INPUT DATA
——————————
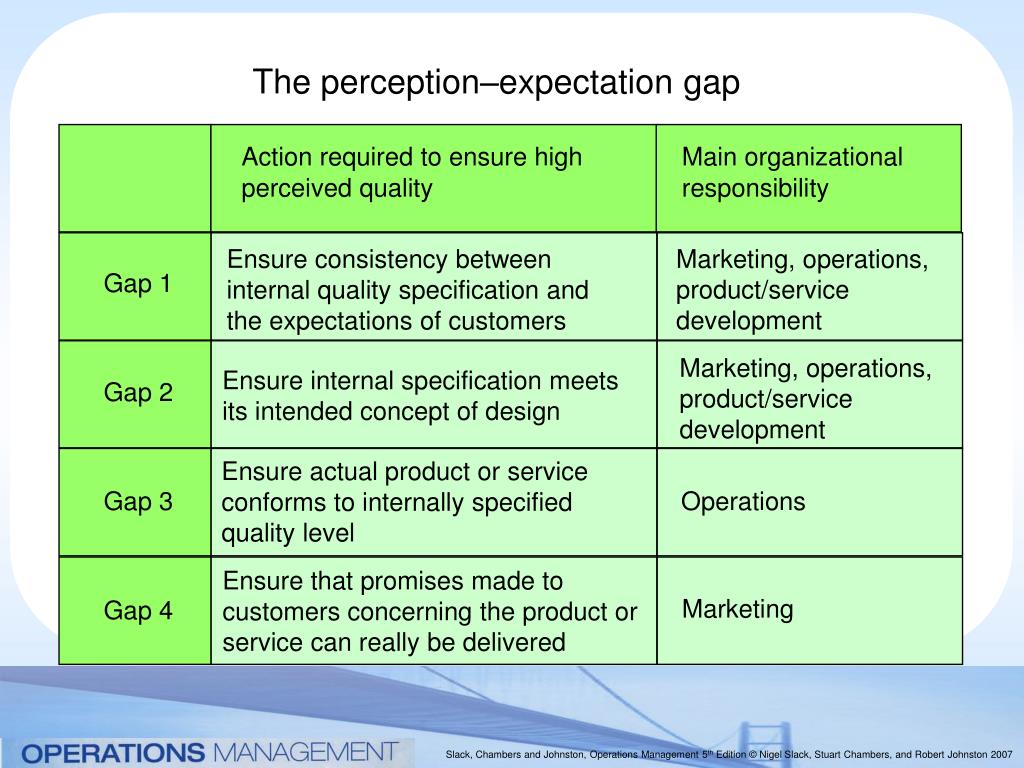 The perception–expectation gap

| | Action required to ensure high perceived quality | Main organizational responsibility |
|---|---|---|
| Gap 1 | Ensure consistency between internal quality specification and the expectations of customers | Marketing, operations, product/service development |
| Gap 2 | Ensure internal specification meets its intended concept of design | Marketing, operations, product/service development |
| Gap 3 | Ensure actual product or service conforms to internally specified quality level | Operations |
| Gap 4 | Ensure that promises made to customers concerning the product or service can really be delivered | Marketing |

OPERATIONS MANAGEMENT

Slack, Chambers and Johnston, Operations Management 5$^{th}$ Edition © Nigel Slack, Stuart Chambers, and Robert Johnston 2007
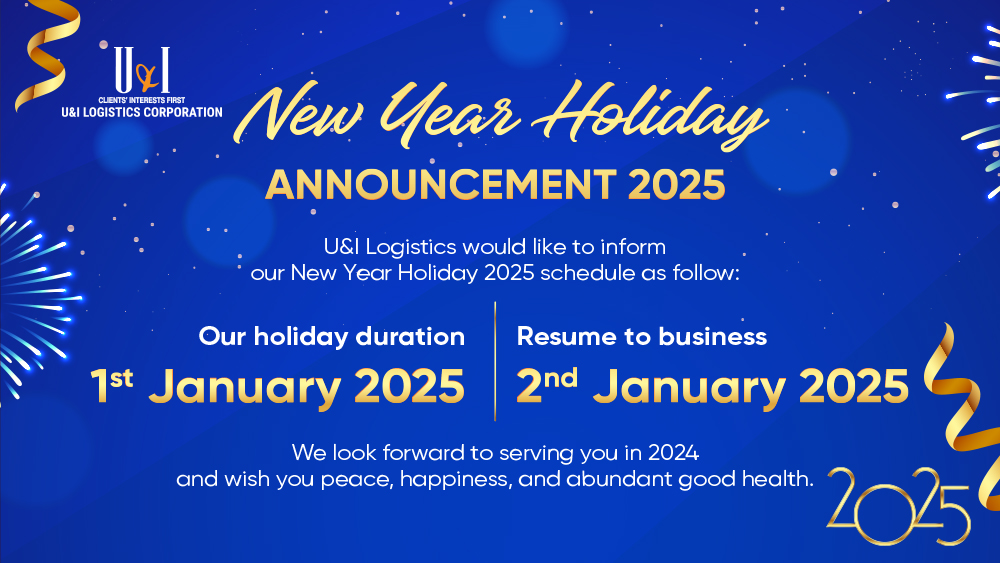 U&I
CLIENTS' INTERESTS FIRST
U&I LOGISTICS CORPORATION

New Year Holiday
ANNOUNCEMENT 2025

U&I Logistics would like to inform our New Year Holiday 2025 schedule as follow:

Our holiday duration
1st January 2025

Resume to business
2nd January 2025

We look forward to serving you in 2024 and wish you peace, happiness, and abundant good health.

2025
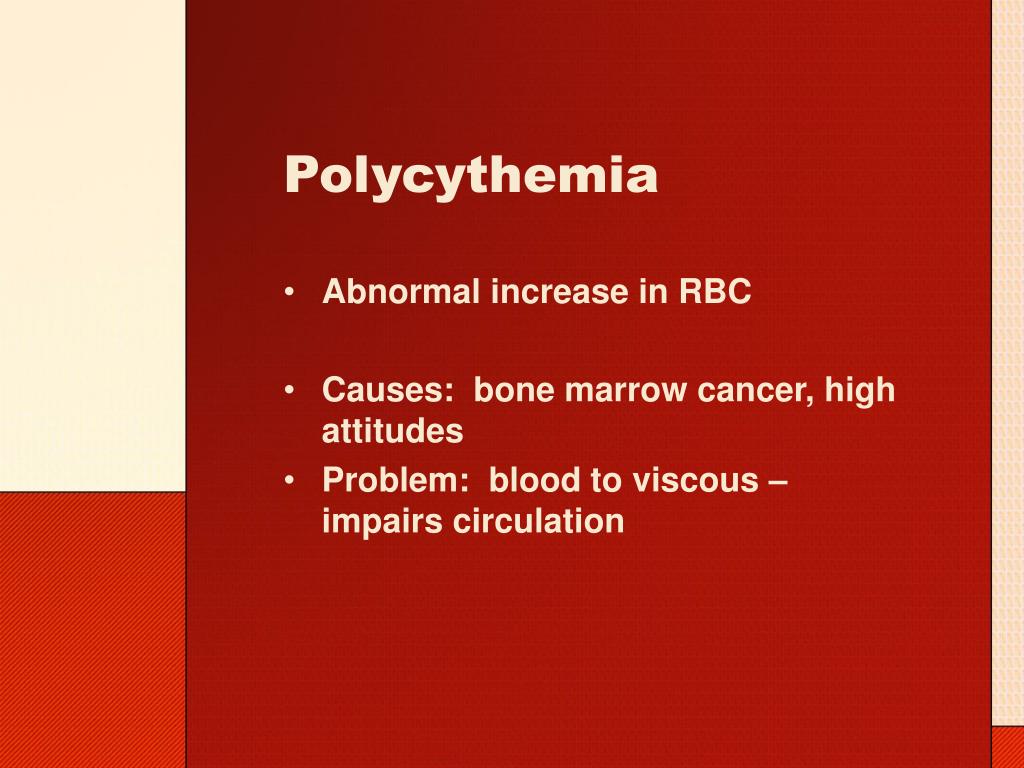 Polycythemia

• Abnormal increase in RBC

• Causes: bone marrow cancer, high attitudes

• Problem: blood to viscous – impairs circulation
——————————
AIM OF THE TASK
Output the full listing verbatim, but drop the images.

ANSWER SPACE
 The perception–expectation gap

| | Action required to ensure high perceived quality | Main organizational responsibility |
|---|---|---|
| Gap 1 | Ensure consistency between internal quality specification and the expectations of customers | Marketing, operations, product/service development |
| Gap 2 | Ensure internal specification meets its intended concept of design | Marketing, operations, product/service development |
| Gap 3 | Ensure actual product or service conforms to internally specified quality level | Operations |
| Gap 4 | Ensure that promises made to customers concerning the product or service can really be delivered | Marketing |

OPERATIONS MANAGEMENT

Slack, Chambers and Johnston, Operations Management 5$^{th}$ Edition © Nigel Slack, Stuart Chambers, and Robert Johnston 2007
 U&I
CLIENTS' INTERESTS FIRST
U&I LOGISTICS CORPORATION

New Year Holiday
ANNOUNCEMENT 2025

U&I Logistics would like to inform our New Year Holiday 2025 schedule as follow:

Our holiday duration
1st January 2025

Resume to business
2nd January 2025

We look forward to serving you in 2024 and wish you peace, happiness, and abundant good health.

2025
 Polycythemia

• Abnormal increase in RBC

• Causes: bone marrow cancer, high attitudes

• Problem: blood to viscous – impairs circulation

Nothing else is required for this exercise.